According to South Korea’s government data3, there is an increase in the number of Muslim tourists from 870,000 in 2017 to 970,000 in 2018. This is largely due to the popularity of Korean dramas and K-pop music, which led to an increase in the demand for Korean food and interest in experiencing the culture. The government and Korean Tourism Organisation (KTO) have also introduced initiatives to make the country more Muslim-friendly in order to attract Muslim tourists especially from the South East Asian and Middle Eastern countries.

In Seoul, there are more food options and prayer rooms easily available today, compared to my last visit six years ago. You can find prayer rooms located at the airport, shopping and entertainment places such as the COEX Mall and Everland theme park. Even a non-Muslim restaurant like the one we patronised in Jeju, allowed us to perform our prayers at a corner of the restaurant. These are positive initiatives by a non-Islamic country like South Korea towards being a Muslim-friendly destination.

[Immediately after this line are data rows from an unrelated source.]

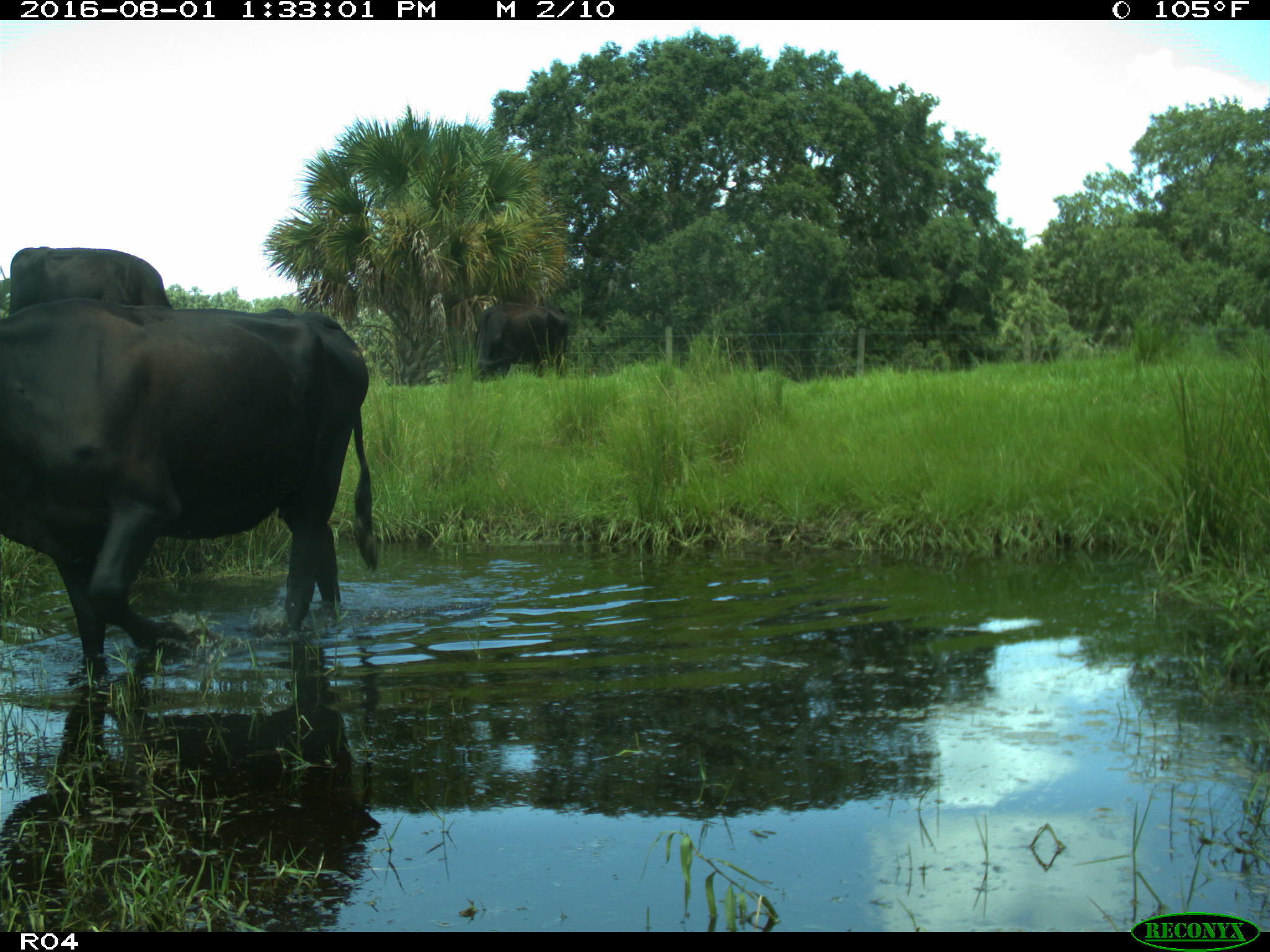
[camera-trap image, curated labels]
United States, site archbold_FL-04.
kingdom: Animalia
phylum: Chordata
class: Mammalia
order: Artiodactyla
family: Bovidae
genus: Bos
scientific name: Bos taurus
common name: domestic cow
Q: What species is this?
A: Bos taurus (domestic cow).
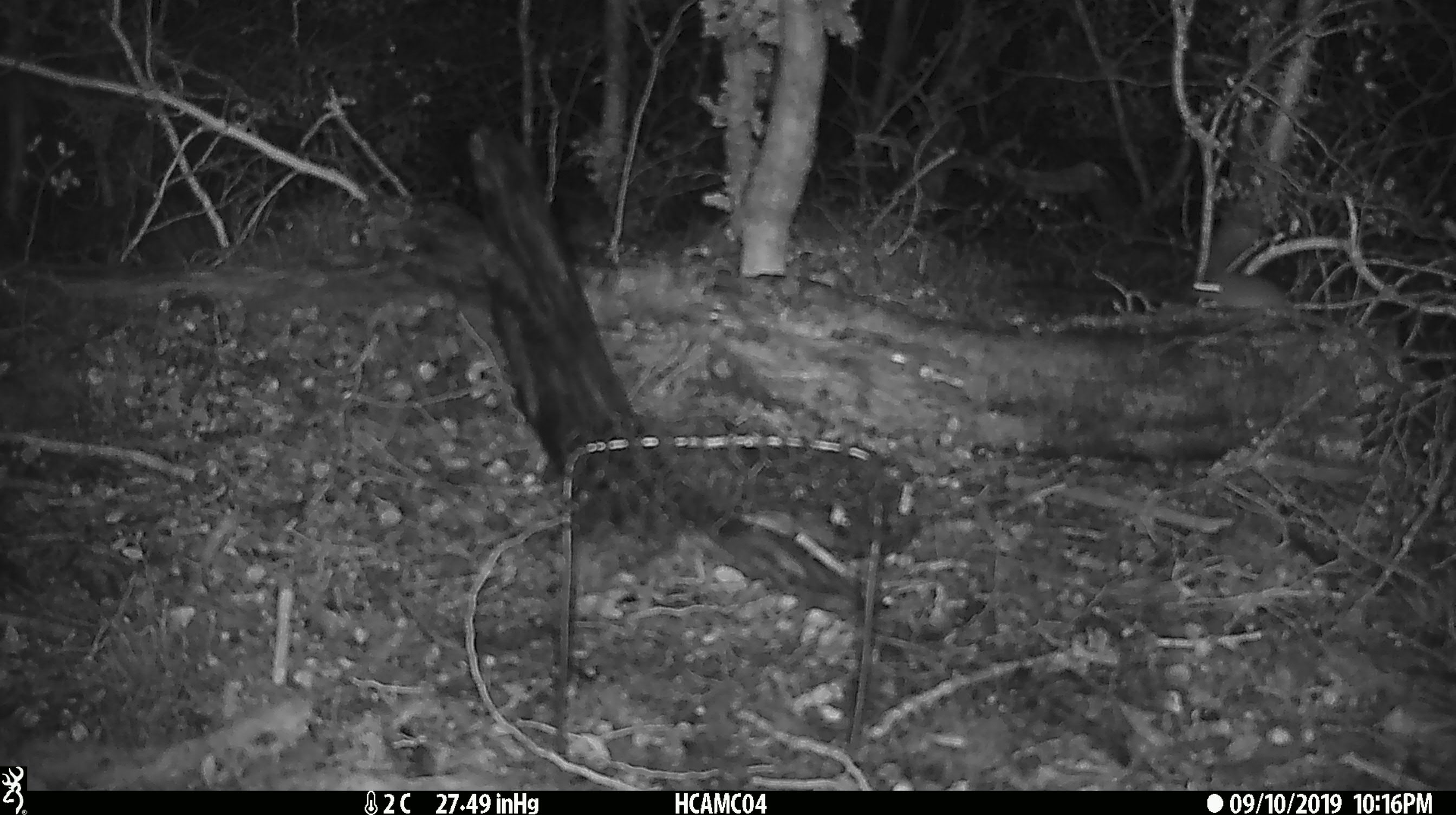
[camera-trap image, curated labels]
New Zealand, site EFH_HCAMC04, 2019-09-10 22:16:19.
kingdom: Animalia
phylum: Chordata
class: Mammalia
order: Rodentia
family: Muridae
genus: Mus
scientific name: Mus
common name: mouse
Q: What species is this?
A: Mouse (Mus).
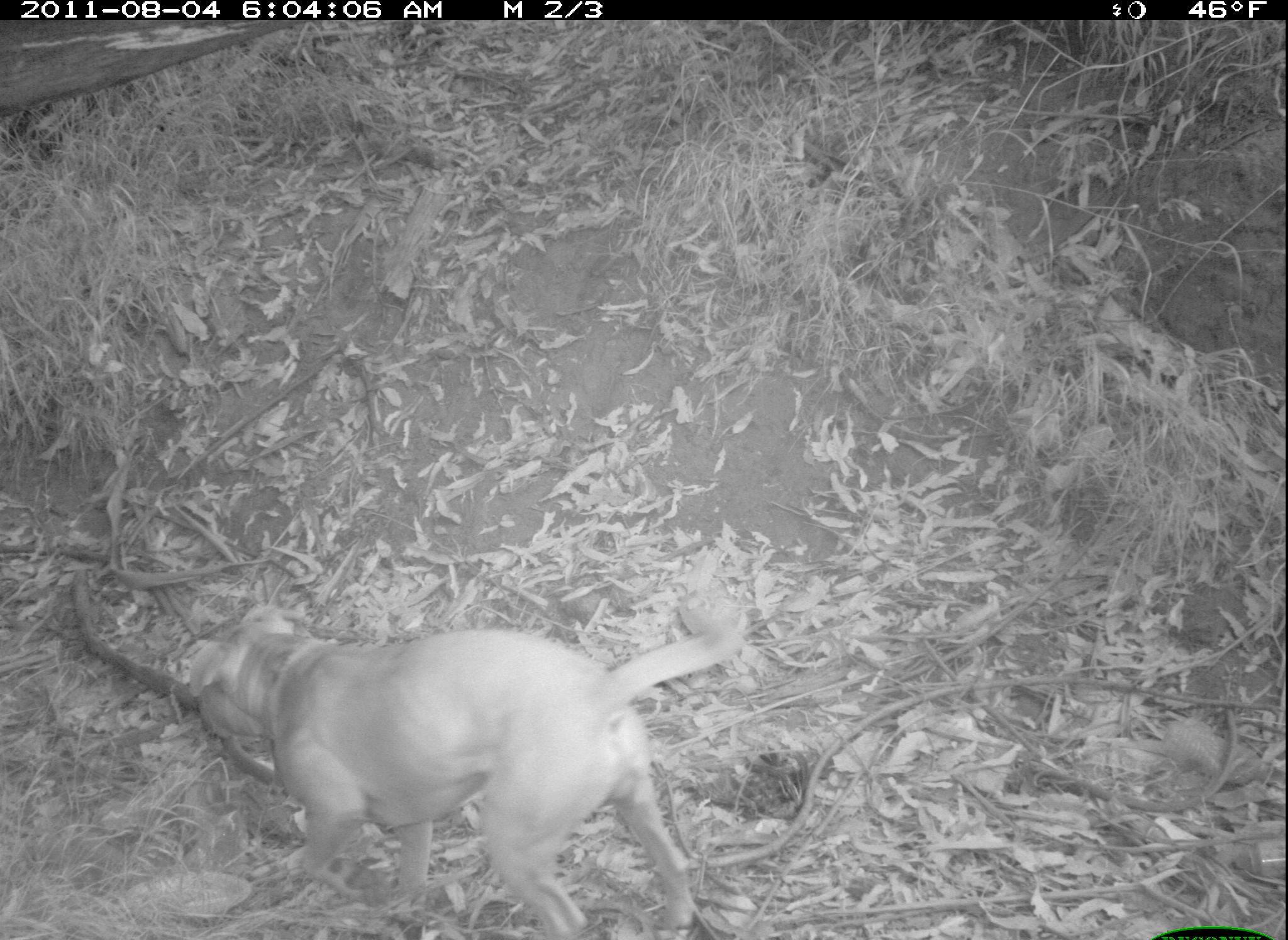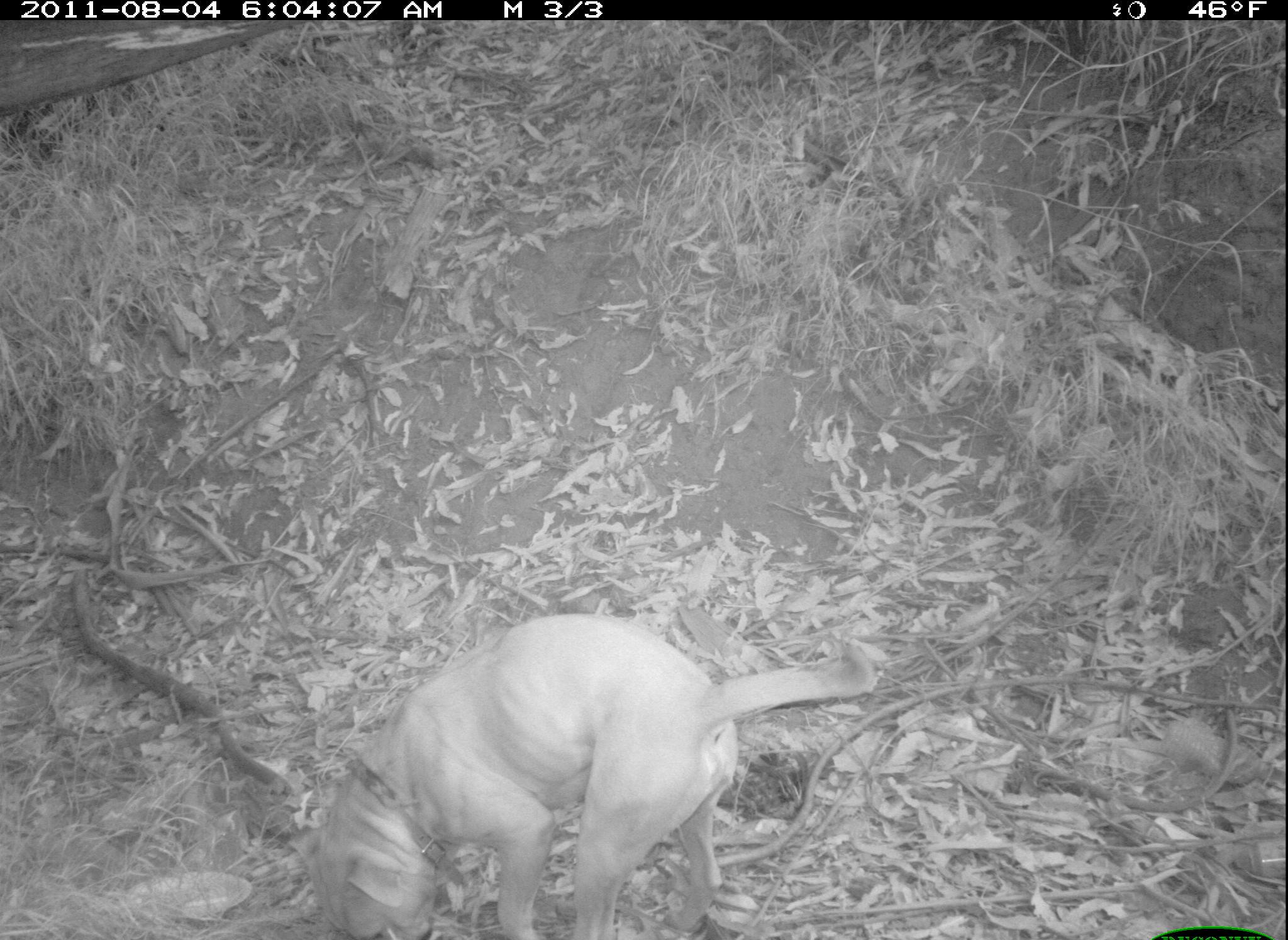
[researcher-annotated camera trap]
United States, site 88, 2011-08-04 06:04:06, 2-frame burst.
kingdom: Animalia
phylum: Chordata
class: Mammalia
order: Carnivora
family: Canidae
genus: Canis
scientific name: Canis familiaris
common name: domestic dog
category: dog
Dog (domestic dog) (Canis familiaris).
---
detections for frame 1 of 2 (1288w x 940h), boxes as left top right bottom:
dog: 159 586 742 940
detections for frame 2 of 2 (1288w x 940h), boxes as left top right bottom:
dog: 285 599 898 937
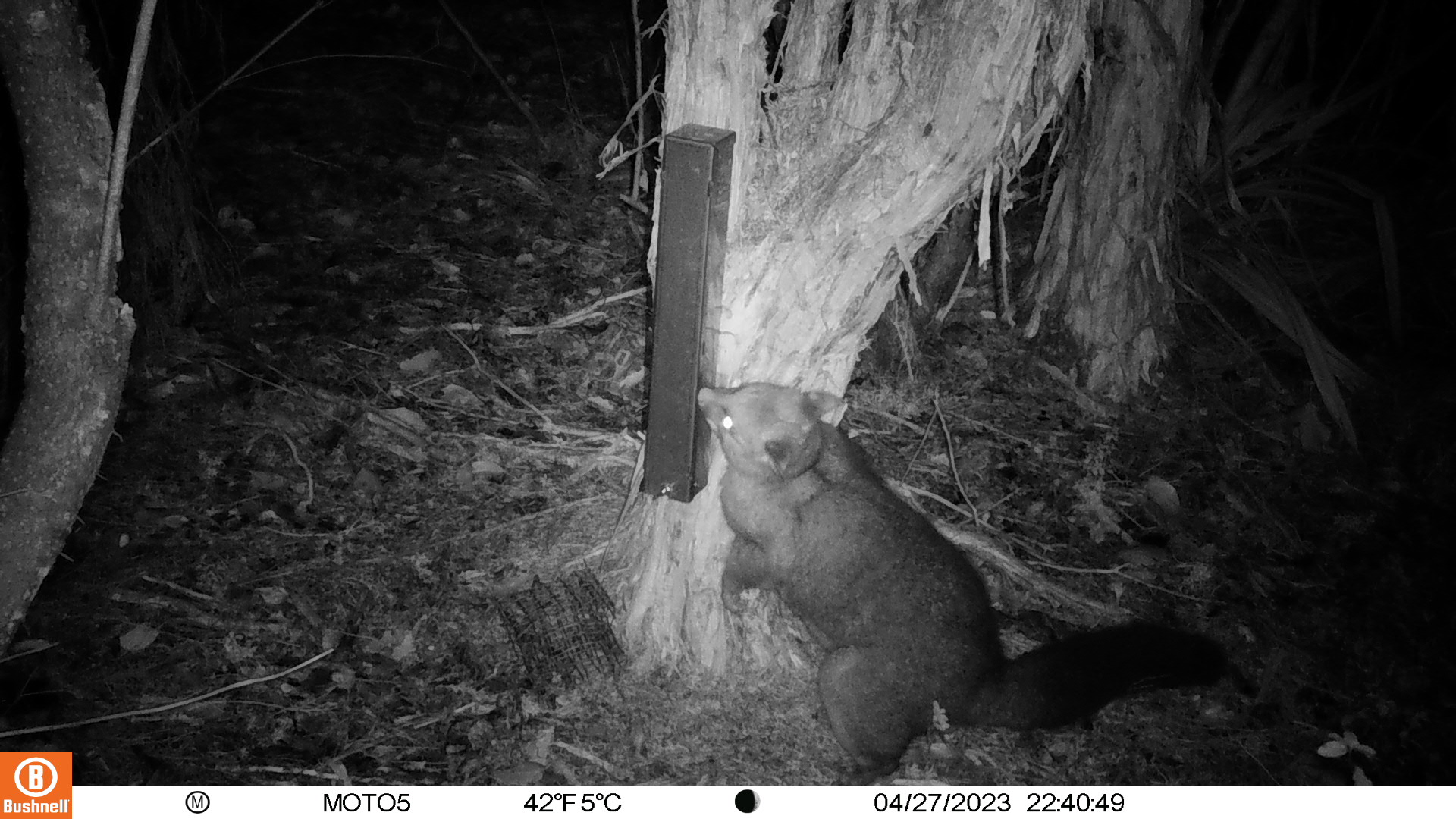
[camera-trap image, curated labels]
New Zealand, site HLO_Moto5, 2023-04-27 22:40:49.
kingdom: Animalia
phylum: Chordata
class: Mammalia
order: Diprotodontia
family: Phalangeridae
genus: Trichosurus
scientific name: Trichosurus vulpecula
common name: common brushtail possum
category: possum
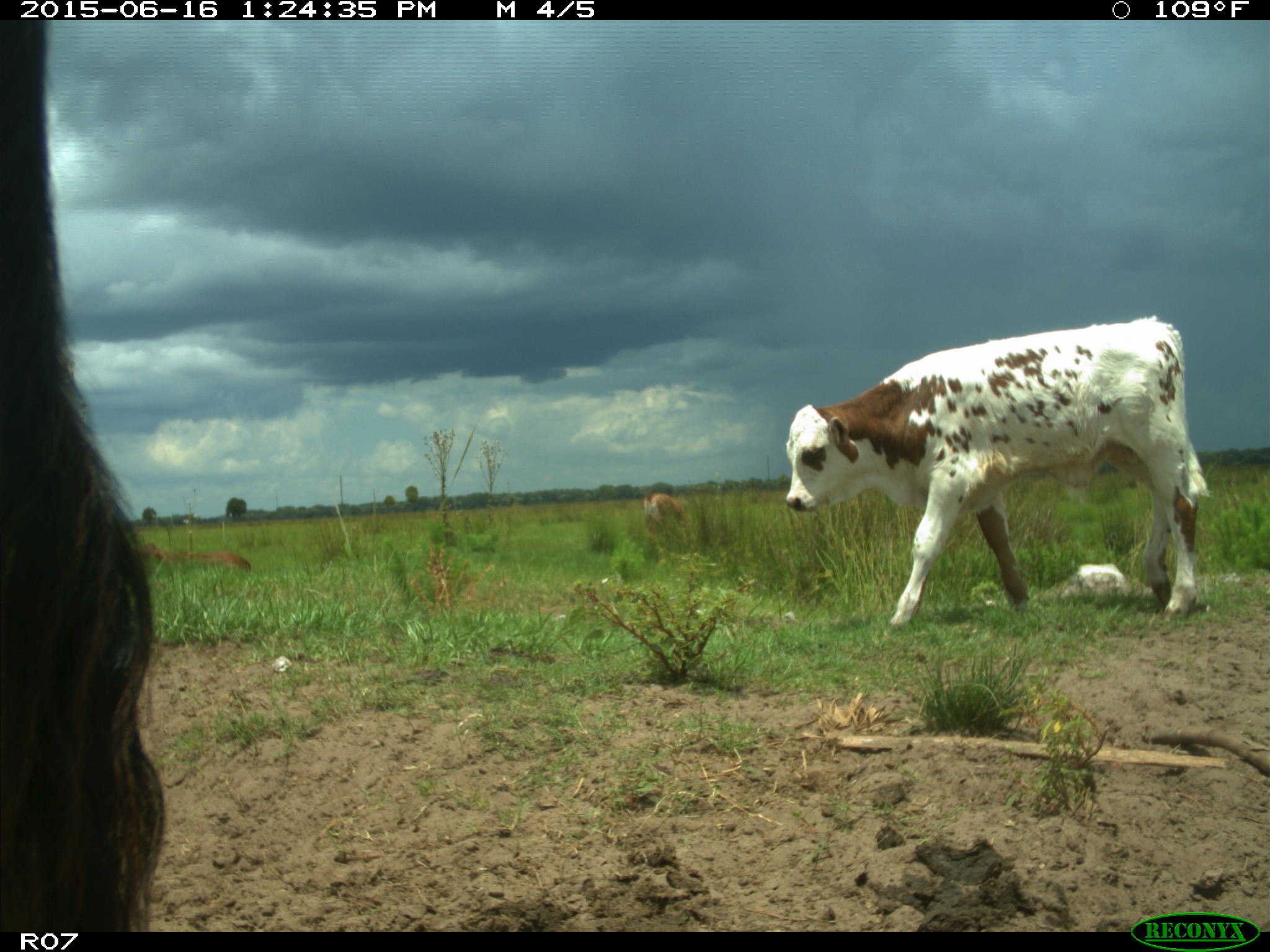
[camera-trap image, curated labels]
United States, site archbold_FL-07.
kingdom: Animalia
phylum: Chordata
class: Mammalia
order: Artiodactyla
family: Bovidae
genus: Bos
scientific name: Bos taurus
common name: domestic cow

Oldest mosque in South Korea.


To me, my second time (in South Korea) was a charm. Enchanted by Jeju’s natural wonders and Seoul’s modern yet traditional way of life, it made me realise that the country is not just about K-pop, Korean dramas and beauty products. There is more to explore and I can’t wait to return in a year or two.

Travelling independently is not only about discovering new places, but also a time for self-discovery. The challenges encountered during the trip only made me stronger as a person and the experience of exploring unfamiliar places is priceless. As quoted by Marcel Proust, “The real voyage of discovery consists not of seeking new landscapes, but in having new eyes.

1 The Straits Times. More flights between Singapore and South Korea among moves announced during PM Lee’s visit to Seoul (November 23, 2019). Available at:
2 Ahjumma is a Korean word generally used to refer to women who are middle-aged or older, and working-class.
3 Yonhap News Agency. Over 1 million Muslim tourists to visit S. Korea this year (2019, September 15). Available at:


Nur Diyana Jalil is currently an Executive at the Centre for Research on Islamic and Malay Affairs (RIMA) who manages its social media, events and publication. She loves to read, travel, watch Korean variety shows (as a stress reliever) and admires Blackpink for their ‘girl power’ attitude.